WHAT TO WORK ON: Line by line, print the records exactly, and keep images out of the copy.

LISTED ENTRIES:
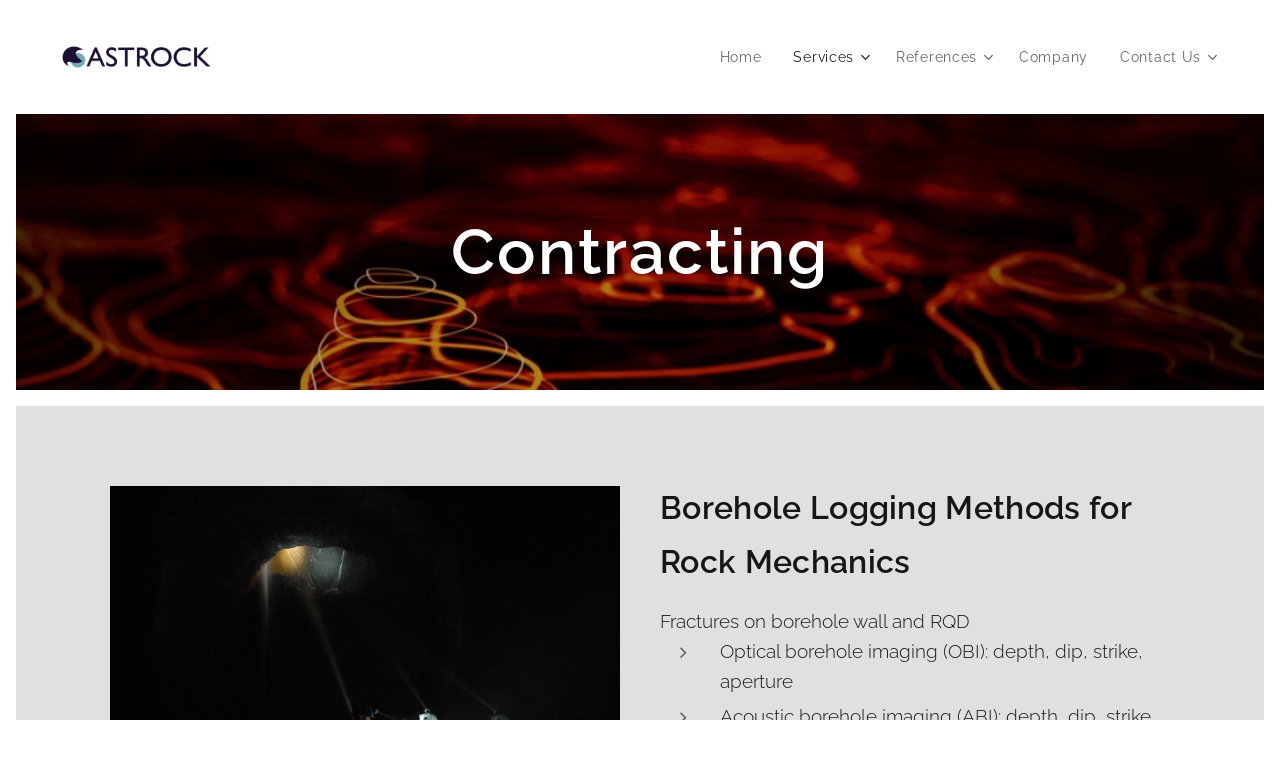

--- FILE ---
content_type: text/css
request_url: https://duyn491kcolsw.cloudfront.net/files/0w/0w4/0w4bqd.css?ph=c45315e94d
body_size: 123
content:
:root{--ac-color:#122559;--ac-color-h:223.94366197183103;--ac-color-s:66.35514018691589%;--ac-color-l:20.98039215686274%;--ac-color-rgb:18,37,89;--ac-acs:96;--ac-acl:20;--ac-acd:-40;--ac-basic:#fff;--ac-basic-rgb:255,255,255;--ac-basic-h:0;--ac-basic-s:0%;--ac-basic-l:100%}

THE ANSWER:
--- FILE ---
content_type: text/css
request_url: https://duyn491kcolsw.cloudfront.net/files/0w/0w4/0w4bqd.css?ph=c45315e94d
body_size: 123
content:
:root{--ac-color:#122559;--ac-color-h:223.94366197183103;--ac-color-s:66.35514018691589%;--ac-color-l:20.98039215686274%;--ac-color-rgb:18,37,89;--ac-acs:96;--ac-acl:20;--ac-acd:-40;--ac-basic:#fff;--ac-basic-rgb:255,255,255;--ac-basic-h:0;--ac-basic-s:0%;--ac-basic-l:100%}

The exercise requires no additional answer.